Intro: Fetal growth restriction (FGR) affects 10% of pregnancies globally. FGR results from chronic fetal hypoxia which promotes oxidative stress in utero and increases the risk of chronic disease in later life (1). These chronic diseases generally require long-term drug treatment where tight control of drug-plasma concentrations within a therapeutic range is essential. Hepatic cytochrome P450 (CYP) enzymes metabolise 70-80% of all clinical drugs – with CYP3A metabolising more than 30% – and their activity is impacted by acute and chronic changes in oxygen and glucose availability (2). Understanding programmed changes in hepatic CYP activity can improve therapeutic outcomes; however, programming of hepatic drug metabolism in hypoxic pregnancy has not been investigated. We have shown that hepatic CYP3A activity is reduced in 21d old lambs born FGR (3), although what is driving this alteration is unknown. Mitochondria-targeted antioxidant treatment (MitoQ) in FGR animal models protects against programmed hypertension in adult offspring (4). Whether this protection extends to the programming of altered CYP activity in hypoxic pregnancy has not been investigated.

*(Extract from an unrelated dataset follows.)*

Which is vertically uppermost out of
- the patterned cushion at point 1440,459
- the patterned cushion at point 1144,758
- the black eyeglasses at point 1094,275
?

Aim: To determine if hypoxic pregnancy impairs hepatic CYP activity in offspring and if maternal MitoQ treatment is protective.

Methods: At 100±1 day of gestational age (dGA; term is 145 days) Welsh mountain ewes carrying singletons were catheterized under general anaesthesia (1.5-2.5mg/kg IV alfaxalone, Alfaxan; maintained with 1.5-2% isofluorane in 60:40 O₂:N₂O) with analgesic administered prior to surgery (1.4 mg/kg SC carprofen). Ewes were randomly allocated to normoxic (21% O₂: n=34) or hypoxic (isobaric chambers, 11% O₂: n=36) pregnancy with MitoQ (MS010 IV, 6mg/kg) or control (saline IV) treatment from 105-138 dGA. Ewes carrying male fetuses were humanely killed with an overdose of sodium pentobarbitone (0.4ml/kg IV, Pentoject) at ~138 dGA. Ewes carrying female fetuses lambed spontaneously and offspring were humanely killed (as per ewes) at 9 months of age (sexual maturity). Activity of 3 and 7 CYP enzymes in fetal and adolescent offspring respectively was determined in isolated hepatic microsomes using established functional assays (5). Data are presented as mean ± SEM and analysed using two-way ANOVA with the Tukey post hoc test.

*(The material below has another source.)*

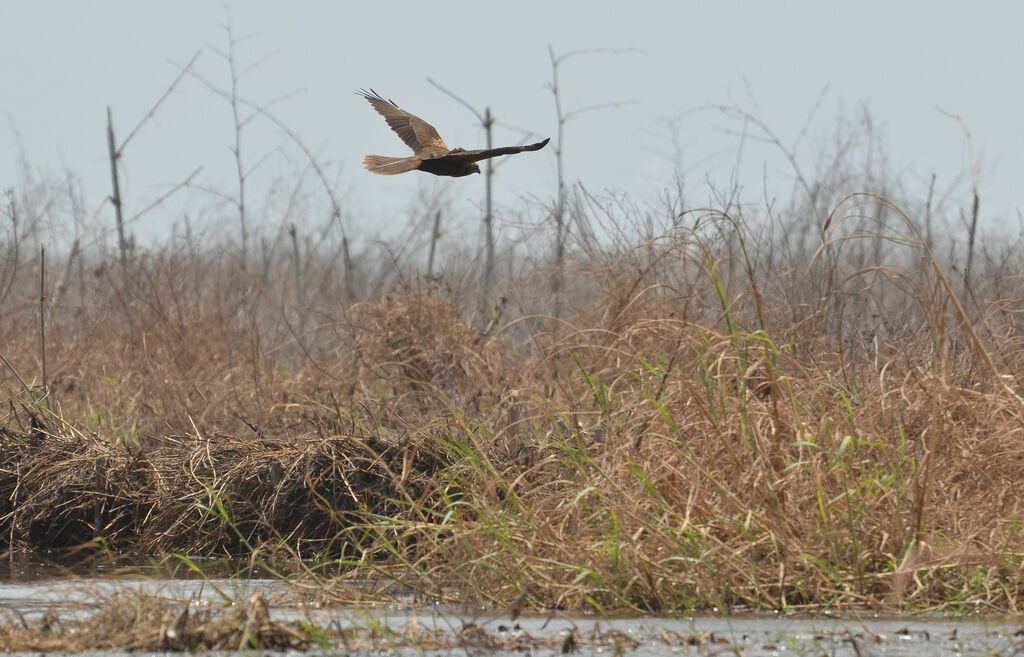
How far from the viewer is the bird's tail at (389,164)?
5344 millimetres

Results: In 9-month-old lambs, hepatic CYP2B6 and CYP2E1 activity was reduced by 22% (P_oxygen=0.0127) and 38% (P_oxygen=0.0349) respectively in hypoxic pregnancy with no treatment. MitoQ treatment alone in pregnancy significantly decreased CYP1A2 activity by 12% (P_treatment=0.0011) and CYP3A activity increased by 22% (P_treatment=0.0167). Conversely, in late-gestation fetuses, no significant alterations in CYP activity were observed in any group.

Conclusions: The fetal data are consistent with many CYPs not becoming active until after birth. Hypoxaemia in late pregnancy programmed reduced CYP activity in adolescent offspring, although unchanged CYP3A activity was unexpected and contrasts previous work potentially due differences in the timing and duration of the hypoxic insult. Despite MitoQ treatment offering protective benefits for hypertension in FGR offspring, our data suggests MitoQ programs increased CYP3A activity and decreased CYP1A2 activity. Programmed changes to hepatic CYP activity in adolescent offspring may alter the efficacy and safety of commonly used therapeutics throughout the life-course.